Now a musician and a DJ in Portland, Oregon, who spins records under the name DJ Prashant, Kakad will present his own version of the festival at an all-ages event at Portland’s Pioneer Courthouse Square at the end of March with help from a grant from the city. He is expecting almost 5,000 attendees, making it the largest event he will have ever put on. “It’s a Bollywood dream,” he said. 


But Kakad said the spiritual essence of the holiday comes through, whether it is celebrated in a bar or in a temple parking lot. “It’s just so positively and strongly itself, and the act of applying colors to each other, and the color signifying the unity that we have, can bring so much joy and culture to us,” he said. (He recommends that event planners be able to read the room, however: He was once scolded for playing a selection from a slightly risque Bollywood soundtrack at a temple event.)

In Los Angeles, Mandeep Pabla is gearing up for Holi & the Beach, his second annual “new age” music festival on Redondo Beach, complete with a main stage, celebrity DJ appearances and a sponsorship from Sprite, the soda brand. Last year, the inaugural event sold out with more than 5,000 people, justifying leaving his corporate job to double down on producing events (as Radio5 Events). 

“I want this to be the next Coachella for the Indian community,” said Pabla, who has held similar Holi celebrations events for more than a decade.

Colors are thrown in the air during a Holi festival in Spanish Fork, Utah. (Photo by Photo by John Thomas/Unsplash/Creative Commons)

But Pabla noted that almost 40% of festival attendees were non-Indian, thanks to his emphasis on giving the “old traditions a little LA remix,” he said. “I’m in the business of pushing culture out, and, you know, we need to have an identity. How can we all come together and say, ‘You know what, this is our night.'”

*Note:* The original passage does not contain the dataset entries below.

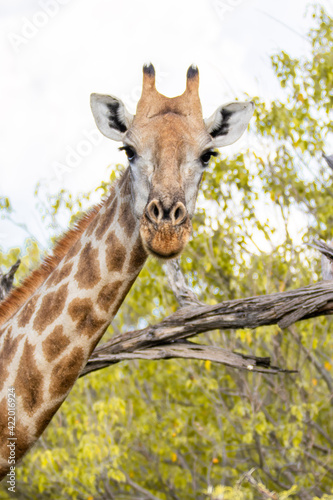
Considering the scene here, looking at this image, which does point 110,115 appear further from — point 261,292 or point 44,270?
point 261,292

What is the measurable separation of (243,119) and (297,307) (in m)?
1.37

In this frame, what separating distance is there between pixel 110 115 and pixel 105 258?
0.96 meters

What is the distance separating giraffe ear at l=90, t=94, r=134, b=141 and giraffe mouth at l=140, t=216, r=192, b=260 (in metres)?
0.96

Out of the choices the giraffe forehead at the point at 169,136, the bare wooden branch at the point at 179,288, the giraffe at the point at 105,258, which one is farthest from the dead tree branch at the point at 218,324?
the giraffe forehead at the point at 169,136

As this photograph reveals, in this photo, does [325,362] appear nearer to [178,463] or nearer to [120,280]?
[178,463]

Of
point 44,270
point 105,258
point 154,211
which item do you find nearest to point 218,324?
point 105,258

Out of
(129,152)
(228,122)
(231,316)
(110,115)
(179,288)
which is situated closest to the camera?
(129,152)

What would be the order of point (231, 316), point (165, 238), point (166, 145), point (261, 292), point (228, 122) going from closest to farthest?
point (165, 238) < point (166, 145) < point (228, 122) < point (231, 316) < point (261, 292)

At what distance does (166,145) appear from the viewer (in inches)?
153

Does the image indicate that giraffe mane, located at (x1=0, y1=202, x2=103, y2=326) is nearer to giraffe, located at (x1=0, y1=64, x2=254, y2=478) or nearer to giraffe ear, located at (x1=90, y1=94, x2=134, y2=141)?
giraffe, located at (x1=0, y1=64, x2=254, y2=478)

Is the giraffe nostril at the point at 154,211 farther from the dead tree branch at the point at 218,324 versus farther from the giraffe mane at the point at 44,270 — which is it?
the dead tree branch at the point at 218,324

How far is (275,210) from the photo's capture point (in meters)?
9.15

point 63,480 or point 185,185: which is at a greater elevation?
point 185,185

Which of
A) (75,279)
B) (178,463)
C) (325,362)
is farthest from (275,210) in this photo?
(178,463)
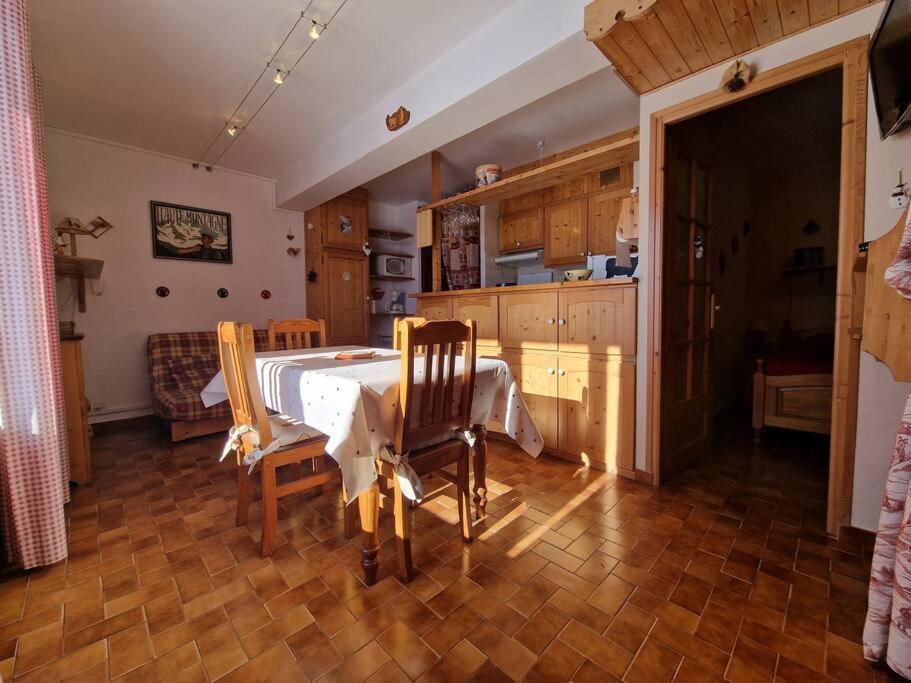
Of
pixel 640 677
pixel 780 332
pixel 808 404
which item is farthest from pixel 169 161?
pixel 780 332

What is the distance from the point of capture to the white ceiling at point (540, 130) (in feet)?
9.36

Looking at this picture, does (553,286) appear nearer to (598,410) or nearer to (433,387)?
(598,410)

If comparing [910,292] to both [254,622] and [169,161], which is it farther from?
[169,161]

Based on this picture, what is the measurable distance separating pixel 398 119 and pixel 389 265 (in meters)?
2.72

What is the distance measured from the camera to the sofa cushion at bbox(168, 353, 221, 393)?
3.53 metres

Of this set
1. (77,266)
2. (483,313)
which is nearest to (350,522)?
(483,313)

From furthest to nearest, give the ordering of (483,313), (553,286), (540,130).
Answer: (540,130) → (483,313) → (553,286)

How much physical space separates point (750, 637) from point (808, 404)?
7.64 feet

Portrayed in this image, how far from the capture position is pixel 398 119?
2.79m

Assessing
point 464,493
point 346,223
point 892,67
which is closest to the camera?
point 892,67

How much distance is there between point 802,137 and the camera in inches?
145

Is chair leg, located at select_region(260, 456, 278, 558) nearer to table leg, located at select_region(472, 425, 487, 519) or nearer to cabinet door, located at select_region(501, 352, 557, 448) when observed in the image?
table leg, located at select_region(472, 425, 487, 519)

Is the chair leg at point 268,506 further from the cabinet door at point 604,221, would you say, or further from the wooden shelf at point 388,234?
the wooden shelf at point 388,234

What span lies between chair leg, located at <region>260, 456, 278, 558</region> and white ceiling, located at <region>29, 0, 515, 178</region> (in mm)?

In short, Pabla believes, Holi is about friendship: The act of smearing colored powder on your “best friend, your ride-or-die,” doesn’t come around every day. “You can’t just go ahead and have a color party on a Friday night,” he said, but that makes Holi, an opportunity to show people how you feel about them, all the more important. “It is a festival of love,” he said. “I almost wanna say that should be the title of it.”


Some Hindus see Holi as more than a friendship festival. Jayanthi Moorthy, an artist and educator in New York, hopes second-generation American Hindus and their classmates come away from her events with a deeper understanding of Holi. 

“I am not a big fan of how things are done, because I just feel everything, the throwing, the colors and the dance, it’s like consuming the culture,” said Moorthy. “And I think I’m done with only consuming Indian culture. I just feel there needs to be a point where people are also learning.”

Last weekend, Moorthy gathered children ages 3 to 5 with their parents for a Holi Art Studio. Parents outlined their children on a large sheet of paper, and kids were asked, ‘What are the colors you see outside of yourself, in New York City, or in the clothes you wear? And what are the colors you see inside when you close your eyes, in the things you eat or the things you like?’

“In the end, they were actually painting their self portraits, based on these color codes and questions we asked them,” said Moorthy. “I think that is a deeper sense of a Holi celebration.”

In early April, Moorthy’s organization, Aksara, will host its fourth “Holi on the Hudson” celebration on the Manhattan riverfront. Park restrictions prohibit colored powders, so families will “throw colors in the sky” by flying kites over the river. Highlighting the welcoming of spring, the event in the past has attracted about 100 families, more than half of them non-Indian. “They tell me, ‘This is the only Holi event that I can actually wear nice clothes!”